The report states that almost all profits allocated to their head office existed only on paper, and were subsequently left untaxed. The Commission iterated that ‘this decision does not call into question Ireland’s general tax system or its corporate tax rate’ - which stands at a low 12.5% - but the country has been told to ‘recover the legal aid,’ to the tune of $14.5 billion.

The sheer size of Apple’s tax bill is set to cause a significant political problem for Ireland’s government. The money will likely take years to come into government hands, after being placed into an escrow account for the duration of a series of appeals - during which time the government will doubtless be heavily criticised for avoiding collecting the money from Apple. The amount is such that it’s become a big story, and the avoidance of a $14.5 billion windfall will be a difficult political move for the Irish public to accept. Indeed, Minister for Finance Michael Noonan has already expressed his displeasure at the ruling, in a strongly worded statement declaring his intention to appeal.

But the decision reflects a wider EU backlash against large (mainly US) multinationals operating in European markets. Tax avoidance is an injustice that’s found significant resistance from grass roots organizations and some governments in recent times, which makes the EU’s ruling incredibly significant given Apple’s size. The decision may encourage those companies with complex and legal, yet morally duplicitous tax arrangements to reexamine their structures.

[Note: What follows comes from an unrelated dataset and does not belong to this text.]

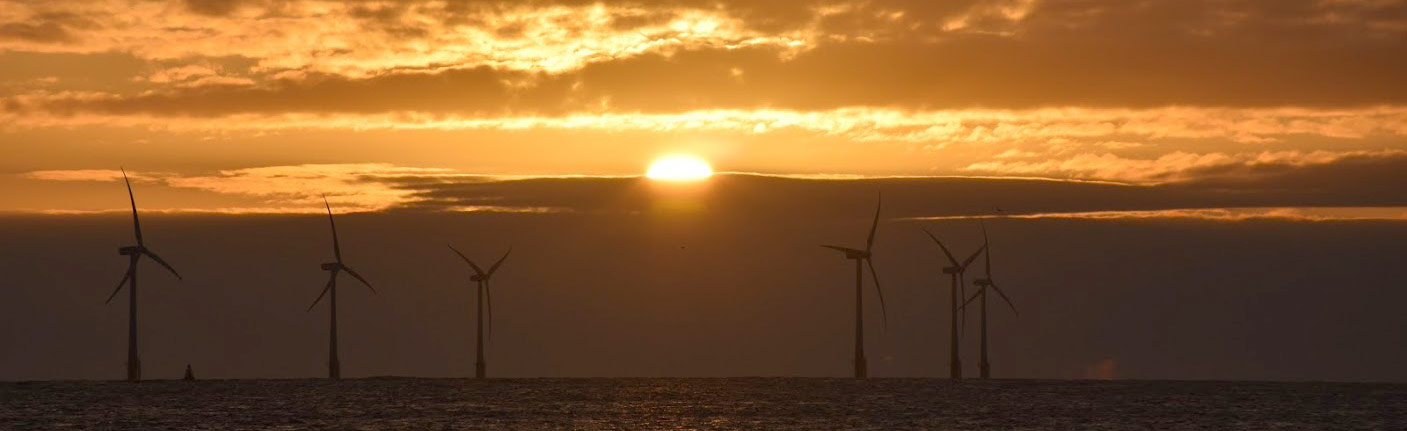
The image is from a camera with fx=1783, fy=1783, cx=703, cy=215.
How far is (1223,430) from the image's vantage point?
655ft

In the wake of the decision, the UK has been quick to announce that Apple is ‘welcome’ to cross the Irish Sea. The UK alone reportedly loses out on an approximate £69.9 billion per year thanks to corporate tax avoidance, though, and the backlash to such a move would likely be strong. The situation for tax in the UK post-Brexit is yet to be made clear, with a few options available, but it remains to be seen whether the nation will clamp down or relax its tax collection to encourage investment in the area. Many will celebrate the EU’s decision to fight back against legal corporate tax evasion, and others will see it as yet another stick from the EU to beat US multinationals with. Either way you look at it, though, the decision is a historic one in a world growing increasingly dominated by a handful of vast companies.